In one devastating sweep, government forces raided the building where Argentina Libre was being printed and the homes of those who worked there. Many dissidents were killed in the firefight that took place and more than thirty were arrested. More arrests would follow as the interrogators and torturers applied their craft. The ranks of los desaparecidos, the disappeared ones, would swell.
The system of cut-outs and filters isolated Victor and he was spared. He did not find out about the raid until the following morning when Rosa found a note for Victor tucked among the still-warm brioche that was delivered to them.
Rosa screamed and Victor slapped her, suddenly and hard. She stood dumbstruck. Victor grabbed her by the shoulders and his blue eyes, now glacial, bored into hers.
‘You are not a child, Rosa. Do not behave like one. We knew one day this might happen. It changes nothing. It is a tragedy for those who were caught and killed. But they cannot reach us through those who were arrested. Our systems make that impossible. They cannot reach us, so long as we don’t panic. You must act as though nothing has happened. Because in the life of Señor and Señora Sanguineti, nothing has happened. Nothing! You understand? I love you and I love Roberto. I would not put you at risk. Don’t you place us at risk either. Go about your day as normal. Now I must leave you. I must go to work as normal. As normal, Rosa, remember that.’

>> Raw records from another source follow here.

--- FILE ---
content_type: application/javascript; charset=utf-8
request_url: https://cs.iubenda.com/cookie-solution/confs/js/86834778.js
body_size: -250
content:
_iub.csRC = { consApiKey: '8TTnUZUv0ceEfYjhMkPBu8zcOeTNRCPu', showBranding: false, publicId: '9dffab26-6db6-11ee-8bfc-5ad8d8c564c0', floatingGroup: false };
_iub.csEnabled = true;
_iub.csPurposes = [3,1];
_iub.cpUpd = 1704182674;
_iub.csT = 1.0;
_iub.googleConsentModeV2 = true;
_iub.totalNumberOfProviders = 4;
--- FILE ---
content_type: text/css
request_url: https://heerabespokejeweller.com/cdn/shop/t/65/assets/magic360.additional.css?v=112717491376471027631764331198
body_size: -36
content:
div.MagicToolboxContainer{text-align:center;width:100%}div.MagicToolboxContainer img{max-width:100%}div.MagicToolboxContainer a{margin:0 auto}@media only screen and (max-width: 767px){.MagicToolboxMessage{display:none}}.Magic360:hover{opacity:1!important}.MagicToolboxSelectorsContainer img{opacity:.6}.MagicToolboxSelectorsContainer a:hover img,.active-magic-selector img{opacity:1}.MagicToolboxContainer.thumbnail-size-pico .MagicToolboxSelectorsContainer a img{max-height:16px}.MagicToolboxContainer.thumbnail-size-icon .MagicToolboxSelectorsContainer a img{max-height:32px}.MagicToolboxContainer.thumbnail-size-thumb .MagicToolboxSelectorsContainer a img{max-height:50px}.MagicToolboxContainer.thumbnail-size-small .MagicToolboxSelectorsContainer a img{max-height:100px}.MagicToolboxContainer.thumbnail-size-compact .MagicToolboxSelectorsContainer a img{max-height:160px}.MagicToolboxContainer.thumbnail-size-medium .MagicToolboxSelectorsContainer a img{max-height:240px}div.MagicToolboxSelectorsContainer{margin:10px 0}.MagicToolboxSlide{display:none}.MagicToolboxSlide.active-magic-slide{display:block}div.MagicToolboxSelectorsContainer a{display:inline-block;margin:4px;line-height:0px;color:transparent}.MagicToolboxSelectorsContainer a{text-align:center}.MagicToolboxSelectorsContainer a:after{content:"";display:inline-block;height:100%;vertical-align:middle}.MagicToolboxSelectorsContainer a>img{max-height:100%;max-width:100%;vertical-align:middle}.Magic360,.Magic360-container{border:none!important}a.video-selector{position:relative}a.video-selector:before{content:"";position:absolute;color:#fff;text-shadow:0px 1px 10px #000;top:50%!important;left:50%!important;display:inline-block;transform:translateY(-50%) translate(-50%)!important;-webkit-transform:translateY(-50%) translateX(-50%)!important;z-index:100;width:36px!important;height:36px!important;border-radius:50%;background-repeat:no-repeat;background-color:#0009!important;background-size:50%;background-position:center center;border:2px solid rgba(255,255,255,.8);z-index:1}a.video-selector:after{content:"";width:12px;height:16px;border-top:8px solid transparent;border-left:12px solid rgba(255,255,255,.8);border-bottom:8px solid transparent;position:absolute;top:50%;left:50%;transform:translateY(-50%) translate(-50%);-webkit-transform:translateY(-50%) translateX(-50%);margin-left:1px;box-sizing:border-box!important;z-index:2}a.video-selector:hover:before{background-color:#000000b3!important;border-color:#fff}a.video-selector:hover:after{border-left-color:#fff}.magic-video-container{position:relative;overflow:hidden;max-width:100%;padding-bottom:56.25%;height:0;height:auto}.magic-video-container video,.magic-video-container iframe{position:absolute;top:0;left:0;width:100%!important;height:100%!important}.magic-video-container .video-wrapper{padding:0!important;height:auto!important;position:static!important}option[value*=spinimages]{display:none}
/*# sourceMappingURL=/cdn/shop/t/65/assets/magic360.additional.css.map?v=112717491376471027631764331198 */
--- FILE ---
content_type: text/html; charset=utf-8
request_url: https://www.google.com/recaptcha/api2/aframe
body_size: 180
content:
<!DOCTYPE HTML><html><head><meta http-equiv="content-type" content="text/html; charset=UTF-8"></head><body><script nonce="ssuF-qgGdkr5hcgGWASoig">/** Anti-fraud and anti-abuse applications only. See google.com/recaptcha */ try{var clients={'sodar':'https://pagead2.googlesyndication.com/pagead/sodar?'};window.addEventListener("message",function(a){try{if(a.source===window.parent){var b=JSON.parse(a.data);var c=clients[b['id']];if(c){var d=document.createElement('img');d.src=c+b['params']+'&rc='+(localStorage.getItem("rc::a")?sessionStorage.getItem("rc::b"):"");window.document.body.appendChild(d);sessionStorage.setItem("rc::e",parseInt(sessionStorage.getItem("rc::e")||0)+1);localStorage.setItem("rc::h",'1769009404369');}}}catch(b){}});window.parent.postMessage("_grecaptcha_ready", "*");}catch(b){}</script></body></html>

He kissed her, but when he went to move away, she held on.
‘What are you in the organisation?’ She hissed. ‘Why are you so protected? What do you do? I am your wife. I have a right to know. I’m scared, Victor.’
Despite his outward control, Victor had been badly shaken. It caused him to say things he knew he shouldn’t. He was about to make the biggest mistake of his life.
‘Can’t you guess?’ he asked, his expression softening. ‘What have you always done for me since the day we met?’